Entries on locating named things
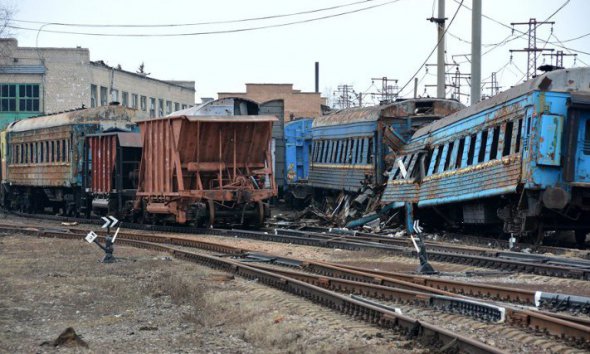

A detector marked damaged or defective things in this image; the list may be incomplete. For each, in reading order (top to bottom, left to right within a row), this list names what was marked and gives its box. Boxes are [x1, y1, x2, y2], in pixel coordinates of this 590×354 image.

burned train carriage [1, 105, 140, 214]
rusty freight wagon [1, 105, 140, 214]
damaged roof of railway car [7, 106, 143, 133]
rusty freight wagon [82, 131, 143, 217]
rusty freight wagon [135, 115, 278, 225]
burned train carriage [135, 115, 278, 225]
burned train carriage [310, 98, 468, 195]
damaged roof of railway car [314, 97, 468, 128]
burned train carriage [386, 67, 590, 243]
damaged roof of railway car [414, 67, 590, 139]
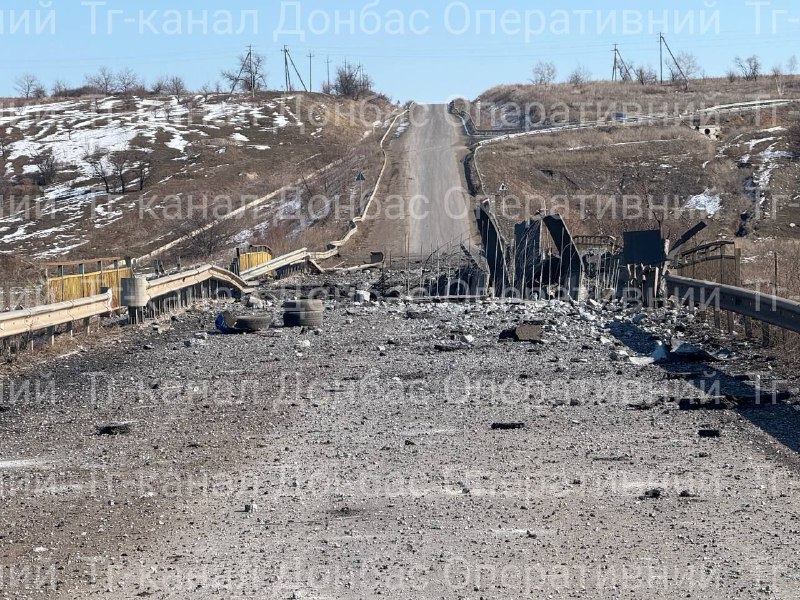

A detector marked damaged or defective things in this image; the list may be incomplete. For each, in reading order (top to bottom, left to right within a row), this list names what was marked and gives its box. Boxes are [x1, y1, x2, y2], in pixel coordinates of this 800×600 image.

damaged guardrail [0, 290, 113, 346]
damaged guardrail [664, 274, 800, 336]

-- Goal of the exercise --
Please reproduce all of the material above word for word, leaving out the pictures.

-- Written solution --
A detector marked damaged or defective things in this image; the list may be incomplete. For each, in reading order (top to bottom, left to right within a row), this list names what was marked and gives its box. Boxes are [x1, y1, x2, y2], in pixel coordinates of this 590×354 image.

burned train carriage [1, 105, 140, 214]
rusty freight wagon [1, 105, 140, 214]
damaged roof of railway car [7, 106, 143, 133]
rusty freight wagon [82, 131, 143, 217]
rusty freight wagon [135, 115, 278, 225]
burned train carriage [135, 115, 278, 225]
burned train carriage [310, 98, 468, 195]
damaged roof of railway car [314, 97, 468, 128]
burned train carriage [386, 67, 590, 243]
damaged roof of railway car [414, 67, 590, 139]

A detector marked damaged or defective things in this image; the list may be incomplete. For each, in reading order (top to bottom, left to right within a row), this list names what was marked and gives its box. Boxes are [x1, y1, x2, y2], in pixel coordinates of this 800×600 image.

damaged guardrail [0, 290, 113, 346]
damaged guardrail [664, 274, 800, 336]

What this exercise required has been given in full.